Started going through all the NNTSC exporting code and replacing any instances of blocking sends with non-blocking alternatives. This should ultimately make both NNTSC and netevmon more stable when processing large amounts of historical data. It is also proving a good opportunity to tidy up some of this code, which had gotten a little ropey with all the hacking done on it leading up to NZNOG.
Spent a decent chunk of my week catching up on various support requests. Had two separate people email about issues with BSOD on Friday.
Wrote a draft version of this year's libtrace assignment for 513. I've changed it quite a bit from last years, based on what the students managed to achieve last year. The assignment itself should require a bit more work this time around, but should be easily doable in just C rather than requiring the additional learning curve of the STL. It should also be much harder to just rip off the examples :)
Read through the full report on a study into traffic classifier accuracy that evaluated libprotoident along with a bunch of other classifiers ( http://vbn.aau.dk/files/179043085/TBU_Extended_dpi_report.pdf ). Pleased to see that libprotoident did extremely well in the cases where it would be expected to do well, i.e. non-web applications.
Added config options to amp-web for specifying the location of the netevmon and amp meta-data databases. Previously we had assumed these were on the local machine, which proved troublesome when Brad tried to get Cuz running on warlock.
Capped the maximum range of the summary graph to prevent users from zooming out into empty space.
Fixed some byte-ordering bugs in libpacketdump's RadioTap and 802.11 header parsing on big endian architectures.
Added support for the AMP ICMP collection to ampy and amp-web, so we are now able to plot graphs of the test data Brendon has been collecting.
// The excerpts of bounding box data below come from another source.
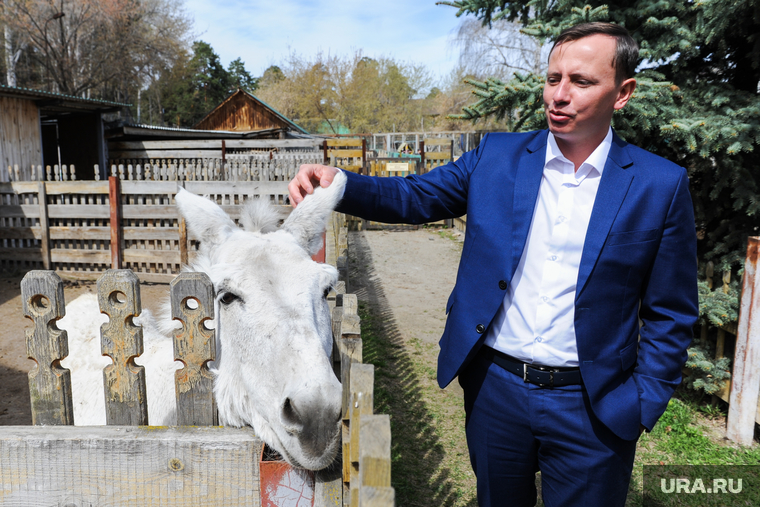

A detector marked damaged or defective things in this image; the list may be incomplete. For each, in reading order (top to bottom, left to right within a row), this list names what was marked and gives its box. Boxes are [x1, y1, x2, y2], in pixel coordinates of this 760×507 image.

rusty metal post [724, 237, 760, 444]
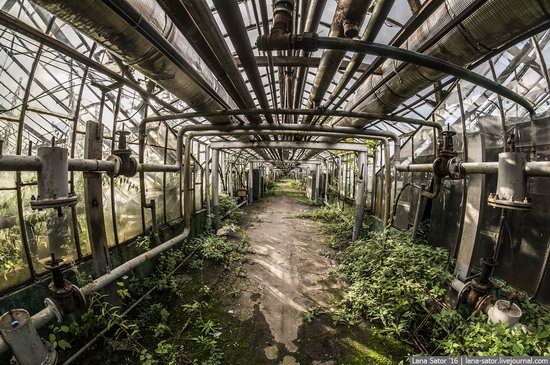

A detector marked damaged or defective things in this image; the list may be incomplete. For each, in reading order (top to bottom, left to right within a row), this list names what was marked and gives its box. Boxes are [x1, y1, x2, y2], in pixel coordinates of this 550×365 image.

rusted metal fitting [344, 19, 362, 38]
rusted metal fitting [112, 130, 138, 177]
rusted metal fitting [44, 253, 87, 316]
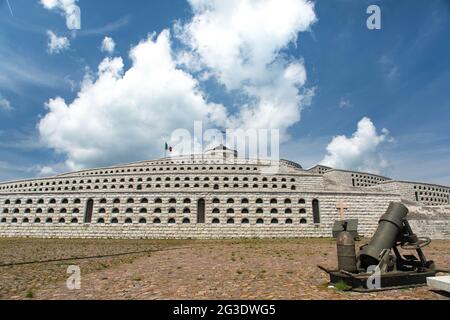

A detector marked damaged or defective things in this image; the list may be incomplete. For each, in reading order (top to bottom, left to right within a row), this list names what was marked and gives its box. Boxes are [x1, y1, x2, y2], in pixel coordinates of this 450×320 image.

rusty metal cylinder [336, 230, 356, 272]
rusty metal cylinder [358, 202, 408, 270]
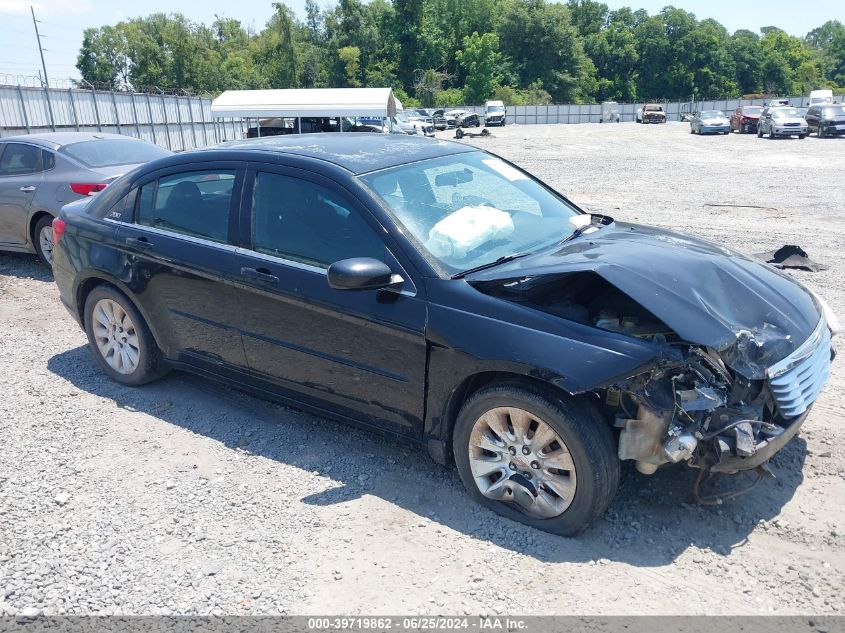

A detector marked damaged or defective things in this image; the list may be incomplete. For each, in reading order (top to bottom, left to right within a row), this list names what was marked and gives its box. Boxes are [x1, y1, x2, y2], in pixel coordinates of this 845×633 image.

crumpled hood [464, 222, 820, 378]
torn bumper [712, 408, 804, 472]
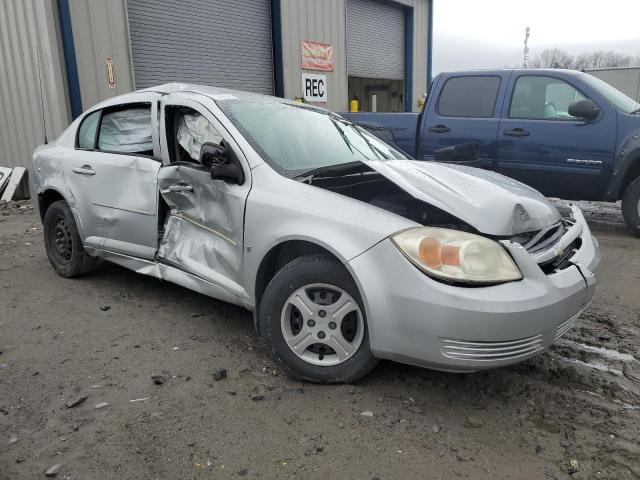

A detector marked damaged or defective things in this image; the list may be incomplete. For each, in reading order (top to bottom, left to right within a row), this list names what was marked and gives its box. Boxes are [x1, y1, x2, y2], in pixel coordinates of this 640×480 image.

Spent a decent chunk of an afternoon working through the DPDK build system with Richard S., trying to make the DPDK libraries build as position-independent code so that we can link libtrace against them nicely.
Reworked a large amount of code in amp-web to move the collection-specific code out of the core source files and into separate little modules for each collection. This means that the core code should be much easier to follow and work on. Adding support for new collections should also be simpler and require less inside knowledge of how the whole system works.
Added support for the Libprotoident byte counters that we have been collecting from the red cable network to netevmon, ampy and amp-web. Now we can visualise the different protocols being used on the network and receive event alerts whenever someone does something out of the ordinary.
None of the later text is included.